Jance is one of my favorite hometown writers, author of the J.P. Beaumont series and other books, and so I was pleased to see this title offered on Net Galley. Thanks go to that site and Touchstone for the free review copy. It’s for sale now.
This is the 13th entry in the Ali Reynolds series, and its constant readers will likely want to read this one also. New readers may be a harder sell. Although the novel has some bright spots, it’s slow to wake up and burdened with a number of issues, some of which are deal-breakers.
The opening is slow, and there is a great deal of back story that slows down the inner narrative. If I hadn’t taken a review copy from Simon and Schuster, I would have tossed the book on my giveaway pile and called it quits. But staying with it has its rewards. Though Reynolds is featured in this story and it is set in her home and within the cybersecurity firm she and her husband own, the most important characters here are Stuart, her technical wizard, and the surprisingly charming Artificial Intelligence entity named Frigg that bonds to him. Graciella Miramar, a talented Panamanian hacker and the daughter of a drug lord, is determined to hack into Frigg in order to get the password that serves as the key to a vast fortune in Bitcoins.
I am nearly halfway into the book before I am engaged, but once I am hooked I am in it for keeps.
The immense amount of money Reynolds and her husband toss around prevents me from empathizing with them.
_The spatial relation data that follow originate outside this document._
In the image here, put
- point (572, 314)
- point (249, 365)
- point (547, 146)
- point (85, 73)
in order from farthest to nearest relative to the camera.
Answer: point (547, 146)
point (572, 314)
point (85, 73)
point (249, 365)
A large amount of independent wealth solves a lot of logistical problems for the novelist, just as it does for the affluent in real life, but Jance is a seasoned writer, and I am disappointed that she takes the easy way out. In addition, the denouement—not given away here lest you decide to read it anyway—strains credibility.
All of the bad guys—we have one female villain, Graciella, and a whole list of her family members and associates—are Latino. All the Latinos, apart from the Reynolds’ domestic employee, are bad people. All the good guys are Caucasian except for Cami, who is Asian-American. I am disquieted by the portrayal of at least a dozen immigrant characters as “gangbangers”, thieves, rapists, arsonists, and murderers. Particularly given current events and attacks on immigrants’ rights by the U.S. government, this is disturbing.